* [EXERCISE BRIEF] Reproduce the data below verbatim from the line containing "United States, site" through its final line, and produce nothing more.

* [THE DATA]
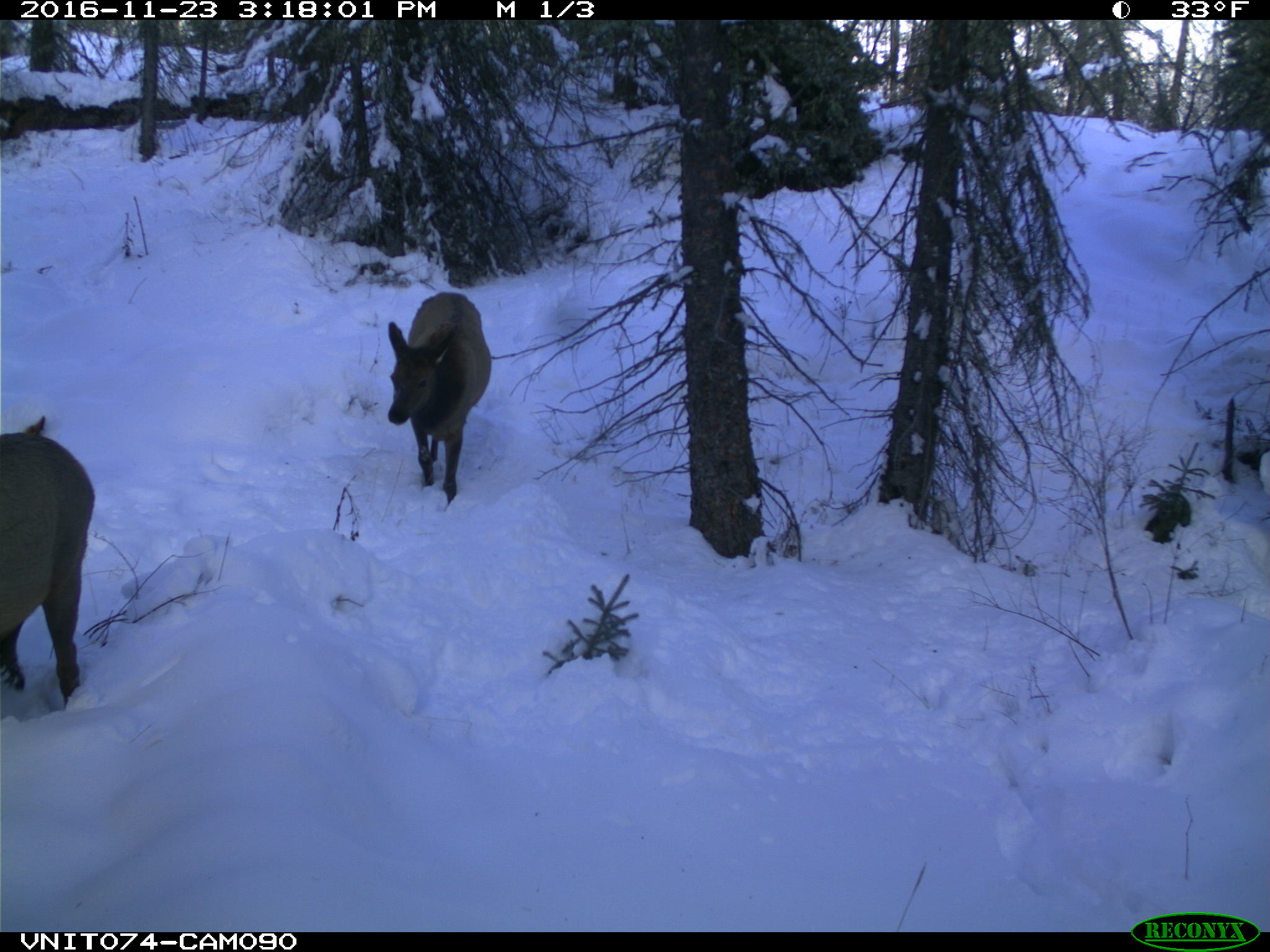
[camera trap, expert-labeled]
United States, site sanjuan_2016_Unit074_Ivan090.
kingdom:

* [RESULT FOR THIS TASK]
United States, site sanjuan_2016_Unit074_Ivan090.
kingdom:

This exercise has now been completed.